EXERCISE →
Below are some records; quote exactly the lines from the one that contains "scientific name: Odocoileus hemionus" through the one that contains "genus: Connochaetes", inclusive, and no others.
DATA RECORDS section start
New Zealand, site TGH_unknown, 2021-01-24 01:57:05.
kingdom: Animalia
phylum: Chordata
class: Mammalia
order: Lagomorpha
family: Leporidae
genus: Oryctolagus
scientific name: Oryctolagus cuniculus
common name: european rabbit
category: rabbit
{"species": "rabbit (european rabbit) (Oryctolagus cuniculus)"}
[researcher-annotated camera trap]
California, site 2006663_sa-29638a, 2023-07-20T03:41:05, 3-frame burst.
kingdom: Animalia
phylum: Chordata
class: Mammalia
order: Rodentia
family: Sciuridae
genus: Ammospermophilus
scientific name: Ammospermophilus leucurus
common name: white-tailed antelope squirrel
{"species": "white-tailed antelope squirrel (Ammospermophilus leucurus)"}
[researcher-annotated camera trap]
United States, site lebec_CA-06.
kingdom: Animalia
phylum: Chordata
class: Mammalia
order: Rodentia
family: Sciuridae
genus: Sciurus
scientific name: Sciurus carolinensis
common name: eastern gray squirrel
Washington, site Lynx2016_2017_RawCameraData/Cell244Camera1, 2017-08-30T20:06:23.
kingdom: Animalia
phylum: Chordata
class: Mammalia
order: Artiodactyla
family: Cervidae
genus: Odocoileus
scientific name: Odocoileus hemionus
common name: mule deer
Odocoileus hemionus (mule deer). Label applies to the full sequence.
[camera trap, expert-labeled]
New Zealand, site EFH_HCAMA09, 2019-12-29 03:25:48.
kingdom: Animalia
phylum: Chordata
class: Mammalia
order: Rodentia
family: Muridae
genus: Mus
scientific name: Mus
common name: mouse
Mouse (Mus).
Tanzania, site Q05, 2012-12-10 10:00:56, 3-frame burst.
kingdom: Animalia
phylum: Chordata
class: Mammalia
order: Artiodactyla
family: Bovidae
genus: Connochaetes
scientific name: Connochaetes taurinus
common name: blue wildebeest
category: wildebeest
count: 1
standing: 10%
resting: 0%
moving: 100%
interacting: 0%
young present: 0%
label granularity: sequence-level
DATA RECORDS section end
COMPLETED TASK →
scientific name: Odocoileus hemionus
common name: mule deer
Odocoileus hemionus (mule deer). Label applies to the full sequence.
[camera trap, expert-labeled]
New Zealand, site EFH_HCAMA09, 2019-12-29 03:25:48.
kingdom: Animalia
phylum: Chordata
class: Mammalia
order: Rodentia
family: Muridae
genus: Mus
scientific name: Mus
common name: mouse
Mouse (Mus).
Tanzania, site Q05, 2012-12-10 10:00:56, 3-frame burst.
kingdom: Animalia
phylum: Chordata
class: Mammalia
order: Artiodactyla
family: Bovidae
genus: Connochaetes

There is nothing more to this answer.